Researchers have developed an ultra-sensitive light-detecting system capable of operating at room temperature that could enable astronomers to view galaxies, stars and planetary systems in unprecedented detail.
Reported in Nature Astronomy, the sensor system detects radiation in the terahertz band of the electromagnetic spectrum, which includes parts of the far-infrared and microwave frequencies. It can detect terahertz waves across a broad spectral range – an improvement of at least 10 times more than current technologies – which could allow it to undertake observations that currently require several different instruments to perform.

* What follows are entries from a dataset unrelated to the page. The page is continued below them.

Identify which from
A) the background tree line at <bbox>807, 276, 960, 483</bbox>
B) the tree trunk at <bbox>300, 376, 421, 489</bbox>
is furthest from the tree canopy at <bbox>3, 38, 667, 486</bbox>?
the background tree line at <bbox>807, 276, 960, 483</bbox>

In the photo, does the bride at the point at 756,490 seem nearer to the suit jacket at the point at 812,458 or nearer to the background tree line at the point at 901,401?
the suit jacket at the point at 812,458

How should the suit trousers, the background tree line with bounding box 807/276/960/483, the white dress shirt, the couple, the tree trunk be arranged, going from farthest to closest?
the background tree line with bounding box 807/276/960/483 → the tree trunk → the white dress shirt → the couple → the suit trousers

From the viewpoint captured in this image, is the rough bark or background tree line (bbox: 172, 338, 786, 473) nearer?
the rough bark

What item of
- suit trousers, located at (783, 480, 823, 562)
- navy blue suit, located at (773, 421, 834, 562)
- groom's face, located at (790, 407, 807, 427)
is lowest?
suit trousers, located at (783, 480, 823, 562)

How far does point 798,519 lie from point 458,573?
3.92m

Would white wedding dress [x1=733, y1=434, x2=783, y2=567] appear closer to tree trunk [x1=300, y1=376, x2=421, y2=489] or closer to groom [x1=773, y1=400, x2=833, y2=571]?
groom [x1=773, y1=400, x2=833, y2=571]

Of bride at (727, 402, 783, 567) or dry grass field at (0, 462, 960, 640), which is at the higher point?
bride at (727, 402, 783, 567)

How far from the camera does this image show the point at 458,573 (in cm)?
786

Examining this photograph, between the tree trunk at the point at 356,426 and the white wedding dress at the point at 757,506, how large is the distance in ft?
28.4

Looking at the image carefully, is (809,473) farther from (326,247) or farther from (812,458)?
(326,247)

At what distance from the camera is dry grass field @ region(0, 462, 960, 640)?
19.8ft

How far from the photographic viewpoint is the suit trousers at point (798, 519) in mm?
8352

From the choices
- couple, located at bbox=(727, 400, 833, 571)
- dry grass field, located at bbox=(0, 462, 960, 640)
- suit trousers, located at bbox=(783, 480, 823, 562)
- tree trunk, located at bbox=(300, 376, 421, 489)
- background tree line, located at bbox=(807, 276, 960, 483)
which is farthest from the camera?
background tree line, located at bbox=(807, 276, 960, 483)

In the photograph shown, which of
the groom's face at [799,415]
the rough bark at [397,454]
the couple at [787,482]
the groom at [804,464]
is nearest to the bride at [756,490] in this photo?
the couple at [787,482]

‘Looking in terahertz frequencies allows us to see details that we can’t see in other parts of the spectrum,’ said Mona Jarrahi, a professor of electrical and computer engineering at the University of California, Los Angeles (UCLA), who led the research. ‘In astronomy, the advantage of the terahertz range is that, unlike infrared and visible light, terahertz waves are not obscured by interstellar gas and dust that surround astronomical structures.’

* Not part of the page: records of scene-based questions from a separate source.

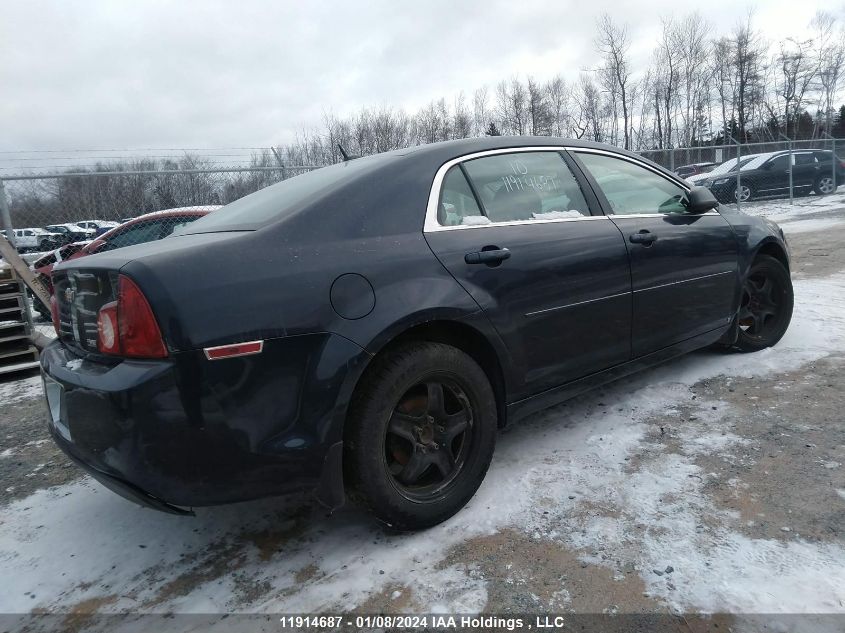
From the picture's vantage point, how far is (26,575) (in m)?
2.28

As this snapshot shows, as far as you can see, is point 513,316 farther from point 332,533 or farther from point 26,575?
Answer: point 26,575

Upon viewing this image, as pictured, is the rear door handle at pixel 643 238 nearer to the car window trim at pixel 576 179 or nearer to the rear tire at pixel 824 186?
the car window trim at pixel 576 179

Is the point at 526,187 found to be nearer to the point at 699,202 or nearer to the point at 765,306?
the point at 699,202

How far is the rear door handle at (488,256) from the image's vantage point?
246 centimetres

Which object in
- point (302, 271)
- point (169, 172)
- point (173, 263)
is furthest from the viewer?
point (169, 172)

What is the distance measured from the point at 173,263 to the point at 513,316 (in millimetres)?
1426

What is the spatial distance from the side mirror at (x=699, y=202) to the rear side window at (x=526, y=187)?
2.97 ft

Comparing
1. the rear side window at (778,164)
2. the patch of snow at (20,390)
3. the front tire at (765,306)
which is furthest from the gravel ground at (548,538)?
the rear side window at (778,164)

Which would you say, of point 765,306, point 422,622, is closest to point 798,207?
point 765,306

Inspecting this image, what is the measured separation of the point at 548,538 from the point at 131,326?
1.72m

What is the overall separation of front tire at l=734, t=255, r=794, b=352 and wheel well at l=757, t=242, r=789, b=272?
0.04 metres

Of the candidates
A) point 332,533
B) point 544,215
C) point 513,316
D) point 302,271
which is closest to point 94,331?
point 302,271

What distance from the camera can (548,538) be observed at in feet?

The system produces images in ultra-high clarity, and is capable of identifying the spectral signatures of elements and molecules — for example, water, oxygen, carbon monoxide and other organic molecules – present in the regions of space it observes. It could therefore aid scientists in learning more about the composition of astronomical objects and structures, and the physics of how they form and die. The technology could also help answer questions about how such objects and structures interact with the gases, dust and radiation that exists between stars and galaxies, and reveal clues about the cosmic origins of water or organic molecules that could indicate whether a planet is hospitable to life.
The system could also be used on Earth to detect harmful gases for security or environmental monitoring purposes, according to the researchers.
No need for coolant
The key to the new system is how it converts incoming terahertz signals, which are not easy to sense and analyse with standard scientific equipment, into radio waves that are easy to handle.
Existing systems use superconducting materials to translate terahertz signals to radio waves. But to work, those systems use specialised liquid coolant to keep those materials at extremely low temperatures, approaching absolute zero. Supercooling the equipment is feasible on Earth, but when the sensors are taken on spacecraft, their lifespans are limited by the amount of coolant aboard. Also, because spacecrafts’ weight is so important, it can be problematic to carry the extra pounds of coolant the equipment needs.
The UCLA researchers therefore created a new technology to address the coolant and related weight issues. Their device uses a beam of light to interact with the terahertz signals inside a semiconductor material with metallic nanostructures. The system then converts the incoming terahertz signal into radio waves, which are read by the system and can be interpreted by astrophysicists. The new technology therefore enables the detection of terahertz radiation across a broad spectral using equipment operating at room temperature, rather than close to absolute zero.
The researchers' work was supported by the Jet Propulsion Laboratory’s (JPL’s) Strategic University Research Partnership programme, the US Department of Energy, the Office of Naval Research and the National Science Foundation.